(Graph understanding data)
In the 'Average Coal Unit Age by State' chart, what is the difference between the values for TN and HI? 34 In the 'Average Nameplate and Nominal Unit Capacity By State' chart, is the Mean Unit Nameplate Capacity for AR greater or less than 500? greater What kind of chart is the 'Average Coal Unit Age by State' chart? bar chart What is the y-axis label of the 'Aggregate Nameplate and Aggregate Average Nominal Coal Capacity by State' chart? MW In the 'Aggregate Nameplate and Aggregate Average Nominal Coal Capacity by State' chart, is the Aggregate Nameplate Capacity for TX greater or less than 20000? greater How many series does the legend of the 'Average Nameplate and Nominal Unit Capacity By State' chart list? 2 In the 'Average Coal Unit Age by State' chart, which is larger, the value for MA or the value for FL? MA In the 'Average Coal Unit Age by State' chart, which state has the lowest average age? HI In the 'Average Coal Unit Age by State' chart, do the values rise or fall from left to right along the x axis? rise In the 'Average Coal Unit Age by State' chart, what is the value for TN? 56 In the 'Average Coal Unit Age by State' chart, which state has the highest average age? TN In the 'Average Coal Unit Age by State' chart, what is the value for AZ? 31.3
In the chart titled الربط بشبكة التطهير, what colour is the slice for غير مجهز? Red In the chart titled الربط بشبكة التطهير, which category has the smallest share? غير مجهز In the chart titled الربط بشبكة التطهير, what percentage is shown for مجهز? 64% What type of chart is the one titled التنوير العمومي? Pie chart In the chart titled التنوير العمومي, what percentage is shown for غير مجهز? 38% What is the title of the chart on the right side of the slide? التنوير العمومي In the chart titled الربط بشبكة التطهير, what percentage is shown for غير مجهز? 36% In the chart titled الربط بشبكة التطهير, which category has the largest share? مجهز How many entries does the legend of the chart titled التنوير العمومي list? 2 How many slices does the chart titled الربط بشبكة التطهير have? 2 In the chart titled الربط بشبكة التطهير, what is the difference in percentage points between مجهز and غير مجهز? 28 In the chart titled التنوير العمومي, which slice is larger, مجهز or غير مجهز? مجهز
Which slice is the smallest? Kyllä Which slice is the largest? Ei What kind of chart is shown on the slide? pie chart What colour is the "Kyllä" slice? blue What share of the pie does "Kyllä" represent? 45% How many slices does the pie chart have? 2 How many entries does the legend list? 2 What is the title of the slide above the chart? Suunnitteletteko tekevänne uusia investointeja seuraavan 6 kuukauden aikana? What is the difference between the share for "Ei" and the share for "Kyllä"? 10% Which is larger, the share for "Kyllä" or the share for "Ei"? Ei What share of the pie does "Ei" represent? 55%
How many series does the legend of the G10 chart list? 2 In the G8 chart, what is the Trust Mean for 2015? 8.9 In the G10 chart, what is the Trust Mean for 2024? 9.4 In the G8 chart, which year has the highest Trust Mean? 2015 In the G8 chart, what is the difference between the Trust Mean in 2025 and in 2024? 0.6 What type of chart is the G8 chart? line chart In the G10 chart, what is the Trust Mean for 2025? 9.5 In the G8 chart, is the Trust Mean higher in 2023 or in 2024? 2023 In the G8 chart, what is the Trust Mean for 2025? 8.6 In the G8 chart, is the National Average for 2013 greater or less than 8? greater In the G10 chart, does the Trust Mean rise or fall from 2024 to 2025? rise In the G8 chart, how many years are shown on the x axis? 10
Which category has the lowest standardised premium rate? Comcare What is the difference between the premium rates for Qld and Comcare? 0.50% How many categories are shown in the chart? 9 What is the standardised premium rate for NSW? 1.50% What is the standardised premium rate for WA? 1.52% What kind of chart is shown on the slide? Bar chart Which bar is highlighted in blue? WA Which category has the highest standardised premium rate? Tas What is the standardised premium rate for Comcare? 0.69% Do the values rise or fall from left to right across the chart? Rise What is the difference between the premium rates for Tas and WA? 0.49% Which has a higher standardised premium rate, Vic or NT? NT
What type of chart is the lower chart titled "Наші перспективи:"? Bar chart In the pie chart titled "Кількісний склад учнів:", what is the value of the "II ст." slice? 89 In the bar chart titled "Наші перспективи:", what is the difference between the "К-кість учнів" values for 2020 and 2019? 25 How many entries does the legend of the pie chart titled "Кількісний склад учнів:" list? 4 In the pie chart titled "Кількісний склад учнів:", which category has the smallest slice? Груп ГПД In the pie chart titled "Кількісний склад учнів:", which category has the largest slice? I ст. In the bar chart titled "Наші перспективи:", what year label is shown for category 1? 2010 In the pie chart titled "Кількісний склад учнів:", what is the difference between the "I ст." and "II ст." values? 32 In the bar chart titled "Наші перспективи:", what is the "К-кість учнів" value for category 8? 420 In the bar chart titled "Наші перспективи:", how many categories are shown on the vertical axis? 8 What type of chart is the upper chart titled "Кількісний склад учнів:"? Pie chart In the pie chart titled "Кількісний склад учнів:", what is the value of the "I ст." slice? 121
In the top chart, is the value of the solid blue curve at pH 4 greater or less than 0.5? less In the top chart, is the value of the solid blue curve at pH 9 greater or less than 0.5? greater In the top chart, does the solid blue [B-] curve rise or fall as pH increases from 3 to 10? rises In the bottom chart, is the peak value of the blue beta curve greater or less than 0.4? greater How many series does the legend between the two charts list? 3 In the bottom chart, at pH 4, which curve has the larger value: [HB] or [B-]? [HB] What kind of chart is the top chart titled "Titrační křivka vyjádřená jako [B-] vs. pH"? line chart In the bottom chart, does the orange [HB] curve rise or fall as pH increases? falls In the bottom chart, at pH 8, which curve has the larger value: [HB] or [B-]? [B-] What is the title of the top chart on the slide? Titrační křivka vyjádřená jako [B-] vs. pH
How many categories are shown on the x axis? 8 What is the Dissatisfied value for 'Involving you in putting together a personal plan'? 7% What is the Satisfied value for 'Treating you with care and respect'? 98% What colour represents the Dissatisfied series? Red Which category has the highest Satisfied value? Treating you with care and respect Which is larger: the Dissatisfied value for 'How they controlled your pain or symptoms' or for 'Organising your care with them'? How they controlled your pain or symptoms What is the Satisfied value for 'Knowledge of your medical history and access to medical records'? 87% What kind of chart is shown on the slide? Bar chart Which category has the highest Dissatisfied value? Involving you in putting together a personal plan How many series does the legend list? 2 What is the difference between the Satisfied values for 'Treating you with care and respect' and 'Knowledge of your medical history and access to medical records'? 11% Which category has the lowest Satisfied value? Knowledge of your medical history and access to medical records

=== TRY IT ===
Select every line of the records above that contains the word "Coal", matching case exactly.

=== WORKED SOLUTION ===
In the 'Average Coal Unit Age by State' chart, what is the difference between the values for TN and HI? 34 In the 'Average Nameplate and Nominal Unit Capacity By State' chart, is the Mean Unit Nameplate Capacity for AR greater or less than 500? greater What kind of chart is the 'Average Coal Unit Age by State' chart? bar chart What is the y-axis label of the 'Aggregate Nameplate and Aggregate Average Nominal Coal Capacity by State' chart? MW In the 'Aggregate Nameplate and Aggregate Average Nominal Coal Capacity by State' chart, is the Aggregate Nameplate Capacity for TX greater or less than 20000? greater How many series does the legend of the 'Average Nameplate and Nominal Unit Capacity By State' chart list? 2 In the 'Average Coal Unit Age by State' chart, which is larger, the value for MA or the value for FL? MA In the 'Average Coal Unit Age by State' chart, which state has the lowest average age? HI In the 'Average Coal Unit Age by State' chart, do the values rise or fall from left to right along the x axis? rise In the 'Average Coal Unit Age by State' chart, what is the value for TN? 56 In the 'Average Coal Unit Age by State' chart, which state has the highest average age? TN In the 'Average Coal Unit Age by State' chart, what is the value for AZ? 31.3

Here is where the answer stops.